The current analysis demonstrated the absence of any deleterious exonic variants in genes confirmed thus far to be associated with endometriosis (8). However, the results obtained implicate the UGT2B28 and USP17L2 genes in the pathogenesis of endometriosis. Neither of the genes has previously been reported to be associated with endometriosis, at least to the best of our knowledge. UGT2B28 is a member of the UGT2B gene family, which is known to be involved in the metabolism of steroid hormones and several other xenobiotics (17) and is widely expressed in the liver, as well as extrahepatic steroid target tissues (18). Germ line copy-number variation in the UGT2B28 gene has been associated with Addison's disease (19), while common polymorphisms and copy number variation of the gene affect steroid hormone abundance and has been implicated in the increase of prostate cancer risk (18,20). Deletions of this gene have been reported to be predictors of the prostate-specific antigen (PSA) level in clinically localized prostate cancer following surgical treatment (21). Based on the aforementioned findings, the important role of UGT2B28 in the regulation of the hormonal exposure of steroid target cells has been suggested, and it has also been suggested that the alteration of UGT2B28 function may affect the metabolism of sex hormones (22). However, the mechanisms through which UGT2B28 may affect the pathogenesis of endometriosis are not yet clear.

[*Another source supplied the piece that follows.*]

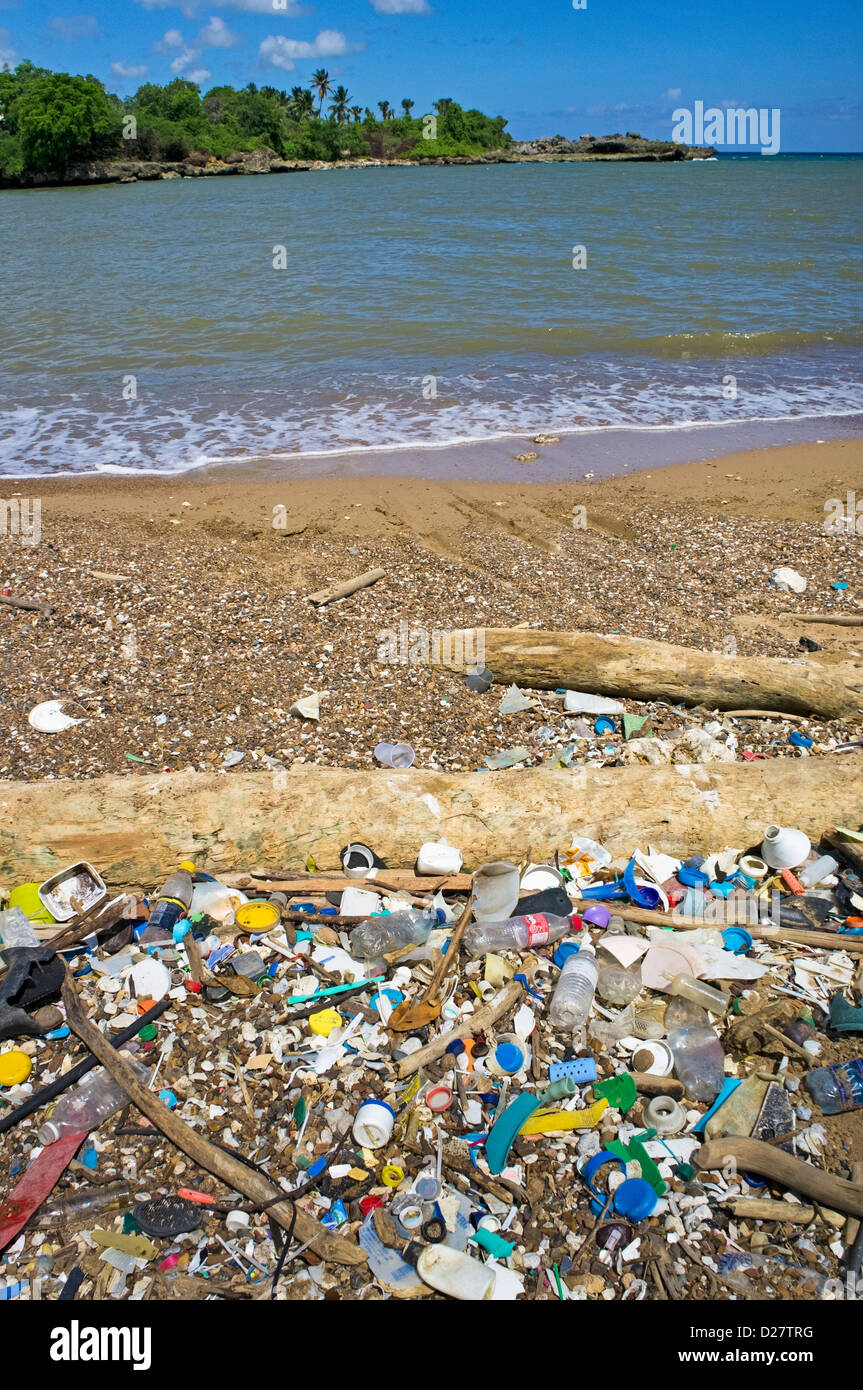 Trash, plastic bottles and rubbish on a beach at Boca de Yuma, Dominican Republic, Caribbean - Stock Image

USP17L2 (also known as DUB3, DUB-3 or USP17) is a member of the USP17 subfamily of USPs, consisted by cysteine proteases (23) regulating key cellular processes, such as cell growth and survival (24). It is transiently induced in response to cytokines and, when it is constitutively expressed, can block growth factor-dependent proliferation (24). USP17L2 has deubiquitinating activity and its overexpression leads to apoptosis and cell death (25). Ubiquitin has been found to be expressed in endometriotic cells and, as suggested, may contribute to a reduced sensitivity of ectopic endometrial tissue to apoptosis (26). Thus far, USP17L2 has been suggested to possibly be a valuable biomarker for the prediction of ovarian cancer prognosis and its inhibition may be a potential strategy for ovarian cancer treatment (27). This gene plays a central role in the regulation of the transcription factors, Slug and Twist. Particularly, it has been found that USP17L2 interacts with and stabilizes Slug and Twist through de-ubiquitination (28). As is known, Slug, Snail and Twist are three key epithelial-to-mesenchymal transition transcription factors (EMT-TFs) that are tightly regulated via ubiquitination and degradation. Furthermore, the aberrant expression/activation of EMT-TFs can give rise to tumor angiogenesis, invasion and metastasis (29,30).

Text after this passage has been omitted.